MTV Music
- Country: Poland
- Network: MTV
- Headquarters: Warsaw (Poland)

Programming
- Language: Polish
- Picture format: 576i (16:9 SDTV)

Ownership
- Owner: ViacomCBS International Media Networks Polska
- Sister channels: MTV Poland Comedy Central Poland

History
- Launched: 10 June 2000; 26 years ago
- Closed: 3 March 2020; 6 years ago
- Replaced by: MTV Music 24
- Former names: VIVA (2000-2017)

Links

= MTV Music (Poland) =

MTV Music (formerly VIVA) was a Polish 24h music and entertainment channel from Viacom International Media Networks Polska. The channel was launched on 10 June 2000 by the German VIVA Media AG.

==History==
The first music video played on the channel was "A wszystko to... (bo ciebie kocham)" by Ich Troje.

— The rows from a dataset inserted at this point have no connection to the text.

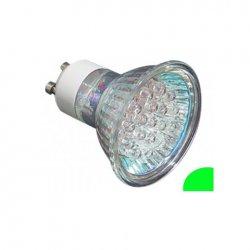 LED крушка GU10 зелен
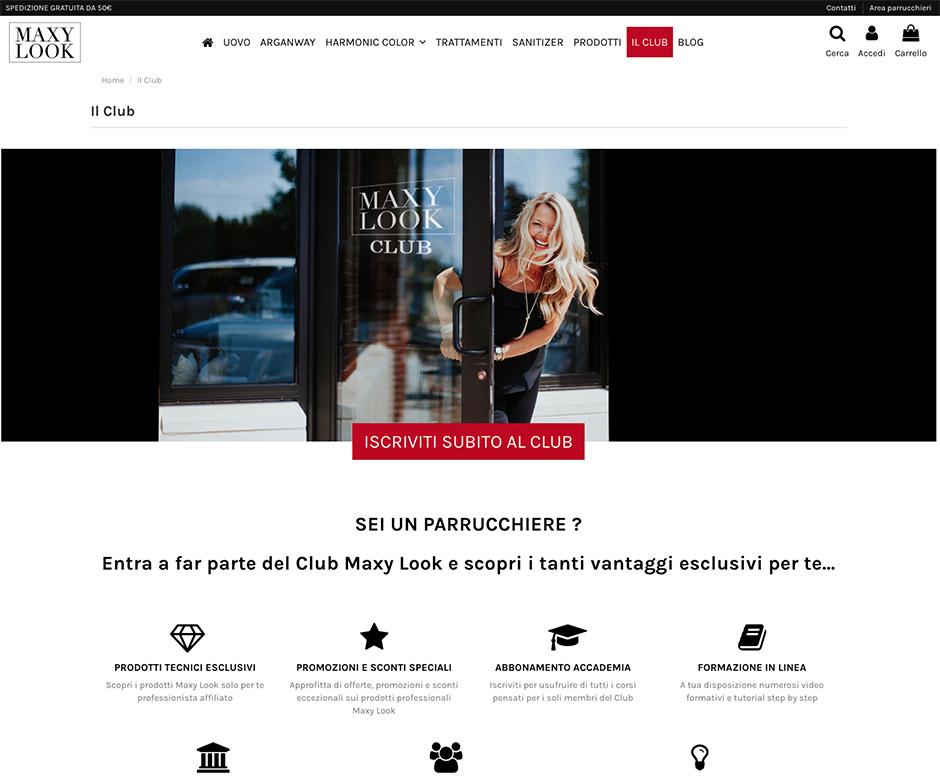 realizzazione-e-commerce-prodotti-professionali-per-parrucchieri-6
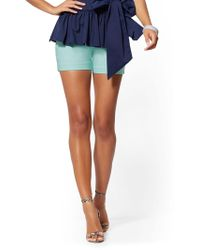 233a247c01 Free People Newman Stripe Shorts in Gray - Lyst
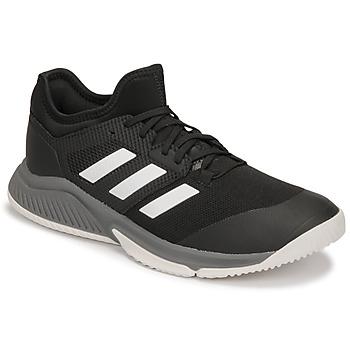 Chaussures Homme Sport Indoor adidas Performance Court Team Bounce M Noir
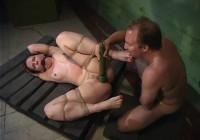 Caroline Piere Is Put Into A Bondage 69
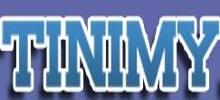 Tinimy FM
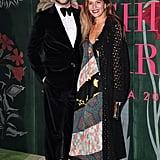 Derek Blasberg and Margherita Missoni at The Green Carpet Fashion Awards 2019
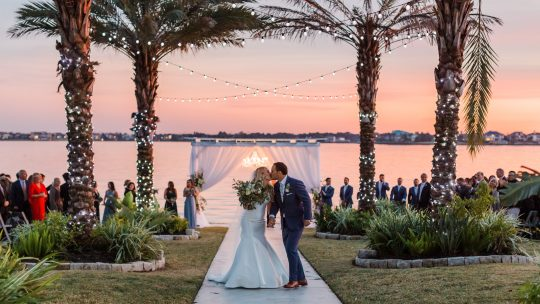 Sunset Wedding Ceremony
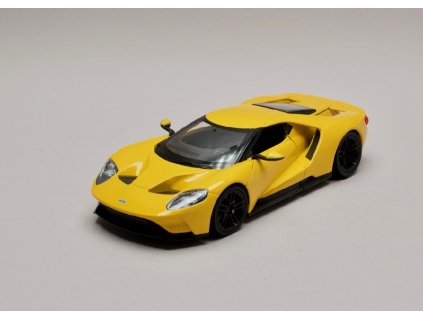 Ford GT 2017 žlutá 1 24 Welly 24082 01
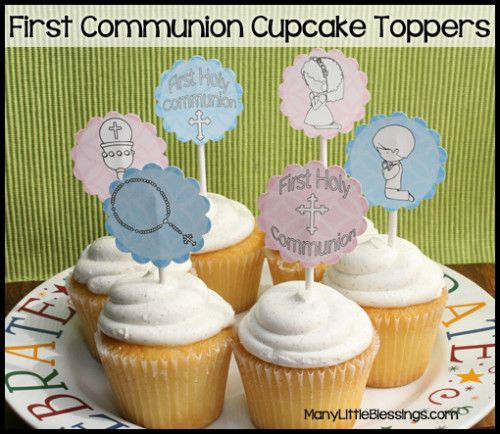 First Communion Cupcake Toppers can be made as stickers for kids to color too! Thank you for your cute Free Printables Angie!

On 1 December 2005, VIVA Poland relocated its broadcast center from Cologne to London and began broadcasting on transponder 11075 V, which at the time was owned by MTV Networks Europe on Hot Bird 13°E. This move resulted in VIVA Poland taking the place of MTV Nederland on Hot Bird 13°E, while MTV Nederland shifted to the Astra 19.2°E satellite.

On 22 June 2009, VIVA Poland underwent a visual rebranding, introducing a new dynamic logo that cycled through six colors every 20 seconds: blue, purple, sand, orange, green, and silver.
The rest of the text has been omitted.